= Texto dado =
______

NAPOLEÓN FUE
PERDEDOR EN EL CARIBE Y 4
POR TEÓFILO
LAPPOT ROBLES
Las
derrotas que los soldados bajo el mando supremo de Napoleón Bonaparte tuvieron
en el Caribe adquirieron más importancia histórica por tratarse de un líder
militar de gran envergadura y un político de excepcional habilidad, quien llegó
a gobernar más de 53 millones de personas esparcidas en diferentes países.
No
hay duda de que Napoleón es una de las más resonantes individualidades de la
historia de los siglos 18 y 19.
Muy
joven fue designado ayudante del vizconde de Barras, el jefe del gobierno
llamado Directorio, dentro del torbellino de la Revolución Francesa. Luego
derrocó a su protector, en un hecho de fuerza descrito en una entrega anterior
de esta breve serie.
No
es necesario hacer ahora una especie de vivisección de Napoleón Bonaparte para
decir que en él se conjugaban el implacable conductor de guerreros que bordeaba
la genialidad; el miserable cuya desazón lo condujo muchas veces a ordenar
crímenes viciosos, por simple venganza en su marco personal y también el
malvado a quien no le importaba bañar en sangre a pueblos indefensos, más allá
de la falsa piedad que le quiso transmitir al emperador de Austria, cuando le
escribió desde el pueblo piamontés de Marengo.
Se
trataba del mismo hombre que paradójicamente aconsejaba a sus cercanos a
practicar la prudencia: “Cubre tu mano de hierro con un guante de terciopelo.”

______

= Datos proporcionados =
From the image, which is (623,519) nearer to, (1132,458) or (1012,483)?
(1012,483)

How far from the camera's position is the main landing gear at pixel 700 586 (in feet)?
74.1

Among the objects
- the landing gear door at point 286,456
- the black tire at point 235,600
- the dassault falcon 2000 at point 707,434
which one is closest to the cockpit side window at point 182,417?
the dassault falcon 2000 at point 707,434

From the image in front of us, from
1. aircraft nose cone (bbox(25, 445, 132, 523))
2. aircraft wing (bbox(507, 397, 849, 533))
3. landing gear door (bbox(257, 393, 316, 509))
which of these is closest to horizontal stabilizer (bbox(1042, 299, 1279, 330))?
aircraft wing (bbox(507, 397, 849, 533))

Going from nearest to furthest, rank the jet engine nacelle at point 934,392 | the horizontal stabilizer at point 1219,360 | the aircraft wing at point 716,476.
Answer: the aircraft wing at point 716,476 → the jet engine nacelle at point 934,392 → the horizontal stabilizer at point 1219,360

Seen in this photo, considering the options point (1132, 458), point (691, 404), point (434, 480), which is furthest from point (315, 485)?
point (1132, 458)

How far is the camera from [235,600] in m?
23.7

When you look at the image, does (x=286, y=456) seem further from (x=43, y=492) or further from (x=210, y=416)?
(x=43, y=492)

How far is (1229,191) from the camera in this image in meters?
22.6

______

= Objetivo planteado =
Reproduce sin cambios el fragmento del texto sobre Napoleón que empieza en las palabras "NAPOLEÓN FUE" y termina después de "siglos 18 y 19.". Los registros no intervienen en esta tarea.

= Resultado =
NAPOLEÓN FUE
PERDEDOR EN EL CARIBE Y 4
POR TEÓFILO
LAPPOT ROBLES
Las
derrotas que los soldados bajo el mando supremo de Napoleón Bonaparte tuvieron
en el Caribe adquirieron más importancia histórica por tratarse de un líder
militar de gran envergadura y un político de excepcional habilidad, quien llegó
a gobernar más de 53 millones de personas esparcidas en diferentes países.
No
hay duda de que Napoleón es una de las más resonantes individualidades de la
historia de los siglos 18 y 19.